(Material for this exercise)
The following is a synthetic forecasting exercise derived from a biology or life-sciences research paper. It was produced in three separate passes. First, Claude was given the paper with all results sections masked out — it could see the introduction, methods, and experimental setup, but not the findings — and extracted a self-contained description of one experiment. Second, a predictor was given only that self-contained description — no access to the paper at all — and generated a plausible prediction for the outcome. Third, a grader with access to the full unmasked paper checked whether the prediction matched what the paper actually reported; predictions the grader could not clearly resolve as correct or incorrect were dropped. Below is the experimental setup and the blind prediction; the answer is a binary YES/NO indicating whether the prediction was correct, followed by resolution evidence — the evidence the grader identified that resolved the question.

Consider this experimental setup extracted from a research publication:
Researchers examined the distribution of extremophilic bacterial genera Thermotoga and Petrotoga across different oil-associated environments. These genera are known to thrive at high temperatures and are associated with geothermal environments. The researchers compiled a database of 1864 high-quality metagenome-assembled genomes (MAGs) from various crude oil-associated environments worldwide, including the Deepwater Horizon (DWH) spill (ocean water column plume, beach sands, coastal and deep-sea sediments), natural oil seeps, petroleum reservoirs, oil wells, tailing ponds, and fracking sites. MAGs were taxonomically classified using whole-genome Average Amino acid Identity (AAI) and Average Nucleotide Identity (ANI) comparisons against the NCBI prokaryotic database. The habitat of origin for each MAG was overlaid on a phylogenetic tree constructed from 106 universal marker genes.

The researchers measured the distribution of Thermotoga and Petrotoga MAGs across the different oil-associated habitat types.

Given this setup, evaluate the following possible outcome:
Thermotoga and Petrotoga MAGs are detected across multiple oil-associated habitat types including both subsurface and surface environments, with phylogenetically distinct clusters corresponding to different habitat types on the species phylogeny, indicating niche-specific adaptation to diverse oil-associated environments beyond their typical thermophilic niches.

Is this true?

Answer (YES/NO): NO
(End Material for this exercise)
Your output should be the listing's lines, exact and complete, from its first line to the line that contains "Consider this experimental", inclusive.

The following is a synthetic forecasting exercise derived from a biology or life-sciences research paper. It was produced in three separate passes. First, Claude was given the paper with all results sections masked out — it could see the introduction, methods, and experimental setup, but not the findings — and extracted a self-contained description of one experiment. Second, a predictor was given only that self-contained description — no access to the paper at all — and generated a plausible prediction for the outcome. Third, a grader with access to the full unmasked paper checked whether the prediction matched what the paper actually reported; predictions the grader could not clearly resolve as correct or incorrect were dropped. Below is the experimental setup and the blind prediction; the answer is a binary YES/NO indicating whether the prediction was correct, followed by resolution evidence — the evidence the grader identified that resolved the question.

Consider this experimental setup extracted from a research publication:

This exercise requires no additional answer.